(Extrait retenu)
Quels sont les enjeux RH de l’hôtellerie en 2024 ? Et comment y répondre ? Voilà les questions posées à Mariana Machado, DRH IHG Hôtels & Resorts dans les régions Europe du sud, CIS & Géorgie.
Créativité RH, développement des talents, tendance à l’hyper individualisation… Dans cet entretien, la directrice des ressources humaines du groupe hôtelier nous livre sa vision d’une stratégie RH efficiente.
Quels sont les principaux enjeux RH dans le secteur de l’hôtellerie ?
L’hôtellerie est un métier de passion qui a de nombreuses opportunités à offrir en matière de développement de carrière, de mobilité, etc. Malheureusement, comme beaucoup de secteurs, l’hôtellerie a souffert après la crise sanitaire d’une pénurie de talents, certes moins marquée qu’ailleurs, qui a impacté nos activités.
Selon moi, le premier enjeu RH pour l’hôtellerie est de faire preuve de créativité pour aller chercher les candidats. Pour cela, il faudra communiquer sur le fait qu’il s’agit d’un secteur accessible à tous : peu importe l’école d’où l’on vient (ou non d’ailleurs), si la passion du service est là, il y a une place dans nos entreprises.
De fait, nous devons aussi réfléchir à comment l’industrie peut s’ouvrir à d’autres voies pour recruter en élargissant les « cibles » de recrutement. Je pense notamment aux seniors, réfugiés, candidats en reconversion… Différentes populations qui constituent de véritables viviers de recrutement, mais qui, à ce jour, ne sont pas suffisamment exploitées. Et ce, alors même qu’il s’agit de potentiels collaborateurs qui seront à la fois très impliqués dans leur travail et très engagés auprès de l’entreprise.
Les canaux de recrutement évoluent. Poster une offre d’emploi ne suffit plus. Il faut désormais sourcer autrement, faire du marketing RH, établir de nouveaux partenariats, etc. Comme je le disais, il est donc essentiel d’apprendre à se détacher des circuits classiques et d’adapter nos postures RH aux nouvelles réalités.

(Données fournies)
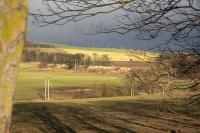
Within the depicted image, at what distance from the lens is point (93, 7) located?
8.80 m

(Tâches à réaliser)
a) D'après l'entretien sur les enjeux RH de l'hôtellerie, quel est le premier enjeu RH du secteur selon Mariana Machado ?
b) Dans l'entretien sur les enjeux RH de l'hôtellerie, reproduisez le passage de « Quels sont les principaux » à « impacté nos activités. » en remplaçant « pénurie de talents » par « manque de main-d'œuvre ».
c) Reprenez le fil de l'entretien sur les enjeux RH de l'hôtellerie et rédigez la suite de son dernier paragraphe.

(Réponses par tâche)
a) Faire preuve de créativité pour aller chercher les candidats.

b)
Quels sont les principaux enjeux RH dans le secteur de l’hôtellerie ?
L’hôtellerie est un métier de passion qui a de nombreuses opportunités à offrir en matière de développement de carrière, de mobilité, etc. Malheureusement, comme beaucoup de secteurs, l’hôtellerie a souffert après la crise sanitaire d’une manque de main-d'œuvre, certes moins marquée qu’ailleurs, qui a impacté nos activités.

c)
C’est vrai pour l’hôtellerie, mais ça l’est pour l’ensemble des entreprises, et je pense que changer la manière dont on aborde le recrutement constitue un véritable challenge pour les RH.
Après la créativité, l’engagement et le développement des talents en interne
Aujourd’hui, je trouve qu’on ne valorise pas assez les mobilités internes. Sur ce point, je ne parle pas uniquement de l’évolution hiérarchique telle qu’on a l’habitude de l’entendre, mais d’une approche transverse de la mobilité. Concrètement :
- Qu’est-ce que l’entreprise peut offrir en termes d’évolution de carrière ?
- Quel est le processus RH ?
- Est-ce que tel collaborateur ou telle collaboratrice a la possibilité de se développer en interne ? De quelle manière ?
- Est-ce qu’il faut prévoir de la formation ?
Autant de points sur lesquels les RH travaillent souvent, sans vraiment communiquer dessus. Empêchant ainsi les collaborateurs de percevoir la valeur ajoutée de leur employeur.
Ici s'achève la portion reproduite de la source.